Anadolu Ajansı, 1 Nisan’da İstanbul sonucunu şöyle duyurdu:
“CHP adayı Ekrem İmamoğlu oyların yüzde 48.80’ini, AKP adayı Binali Yıldırım da yüzde 48.55’ini aldı. 23 bin 945 farkla İmamoğlu kazandı...”
Şakacılığı ile tanınan Yıldırım, sanki “Eşekten düşmüşten de beter!” olmuştu!
“Toplumsal iletişimde” Yıldırım’ın “kendisi ve AKP Reis-i Umumisi’nin İstanbul sevdasına” şu gönderme yoğunlaştı:
“İstanbul bizim aşkımız, kaybettik, çok şaşkınız...”
Bir anlamda “metal yorgunluğundan” yakınan AKP Reis-i Umumisi, “aşk mı, metal yorgunluğu mu yoksa siyasal ihanete mi uğramıştı” bilmek güç...
AKP sonuçlara itiraz etti... Fark 16 bine indi... Sayımlar sürüyor. Bakalım daha ne kadar sürecek?
Ancak, “eşekten düşen” Yıldırım’a karşılık, İmamoğlu, “Atı alıp, Üsküdar’a geçti...”

***

“Metal yorgunu” olarak görevden alınan bir başka belediye başkanı, başkentte 23 yıldır görev yapan AKP’li Melih Gökçek idi... Gökçek, çeyrek yüzyıllık başarısını şöyle anlatmıştı:
“Ben bu davanın adamıyım. ‘Dava ahlakından’ geliyorum.
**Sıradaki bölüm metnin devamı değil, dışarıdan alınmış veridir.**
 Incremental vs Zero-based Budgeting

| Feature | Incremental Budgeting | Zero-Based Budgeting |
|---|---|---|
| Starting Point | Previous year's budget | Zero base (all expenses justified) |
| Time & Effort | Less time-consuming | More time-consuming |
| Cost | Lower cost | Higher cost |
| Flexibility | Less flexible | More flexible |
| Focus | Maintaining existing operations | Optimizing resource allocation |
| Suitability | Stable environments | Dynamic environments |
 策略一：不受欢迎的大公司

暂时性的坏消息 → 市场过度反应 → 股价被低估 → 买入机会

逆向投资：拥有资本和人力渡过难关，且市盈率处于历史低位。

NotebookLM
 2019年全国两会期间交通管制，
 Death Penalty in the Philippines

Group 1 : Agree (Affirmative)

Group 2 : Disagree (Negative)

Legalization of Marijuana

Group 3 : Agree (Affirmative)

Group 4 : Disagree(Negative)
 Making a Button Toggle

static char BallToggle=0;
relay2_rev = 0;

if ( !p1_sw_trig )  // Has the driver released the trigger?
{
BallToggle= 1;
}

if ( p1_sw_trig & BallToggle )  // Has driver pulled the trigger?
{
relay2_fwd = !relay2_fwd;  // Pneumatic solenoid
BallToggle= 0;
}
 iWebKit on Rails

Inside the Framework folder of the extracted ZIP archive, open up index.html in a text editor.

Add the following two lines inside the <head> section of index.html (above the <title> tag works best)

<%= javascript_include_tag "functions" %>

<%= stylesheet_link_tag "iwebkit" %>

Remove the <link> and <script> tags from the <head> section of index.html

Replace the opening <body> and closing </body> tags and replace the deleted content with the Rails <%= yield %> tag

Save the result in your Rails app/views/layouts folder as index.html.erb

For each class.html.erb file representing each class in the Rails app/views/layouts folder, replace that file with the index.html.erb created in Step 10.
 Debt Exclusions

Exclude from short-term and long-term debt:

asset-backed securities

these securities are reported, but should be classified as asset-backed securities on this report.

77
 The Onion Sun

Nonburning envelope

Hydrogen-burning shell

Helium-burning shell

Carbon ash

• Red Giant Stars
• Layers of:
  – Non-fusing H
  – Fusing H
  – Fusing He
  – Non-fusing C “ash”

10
Benim davamda nefse uymak yoktur. Benim davamda şahsi çıkarlarla davaya zarar vermek yoktur. Benim davamda ‘liderin kararlarına uymak’ gerekir. ‘Emir, demiri keser.’ Ben bu vebalin altından kalkamam!”
Demokraside “emir” olur mu? Olursa, o düzene acaba ne denilir? Elbette,
“AKP Reis-i Umumisi’nin demokrasisi” denilir.

***

Mansur Yavaş, yaklaşık 125 bin oy farkla Ankara’yı CHP’ye kazandırdı. Kime karşı? Üstelik “AKP Yerel Yönetimler Başkanı” Mehmet Özhaseki’ye karşı!
AKP’nin Ankara ve İstanbul’daki yeni adayları “metal yorgunu” değillerdi! Ama ona rağmen seçimi kaybettiler. Acaba asıl “metal yorgunu” kim?
AKP Reis-i Umumisi Moskova’ya uçarken şöyle konuştu:
“2014 yılında Ağrı ve Yalova’da seçimlerin tekrar edildiğini hatırlayalım... İstanbul’daki seçimleri bir adayın 13-14 bin oyla kazanması halinde gönüller huzur bulamaz. Bu işin seçim süreci bitti. Bundan sonraki süreç, yargı sürecidir. Yargı sürecinde de bu işin patronajı biliyorsunuz YSK’dir...”
Türkçede “Yenilen pehlivan güreşe doymaz...” diye bir deyim var... Herhalde gerçek amaç, İstanbul Büyükşehir Belediyesi’ndeki “kirli” dosyaların temizlenmesi için zaman kazanmak olmalı!

***

Avrupa Birliği Komisyonu Başkan Yardımcısı Frans Timmermans, yerel seçimlerin ardından AKP hükümetine “demokratik ilkeleri” izleme çağrısı yaptı.
Timmermans, “Türkiye geçen yıllarda büyük bir hızla Avrupa değerlerinden uzaklaştı! Bu durumun AKP’nin yerel seçim sonuçlarına saygı göstermemesi nedeniyle daha da kötüleşmemesini umuyoruz” dedi.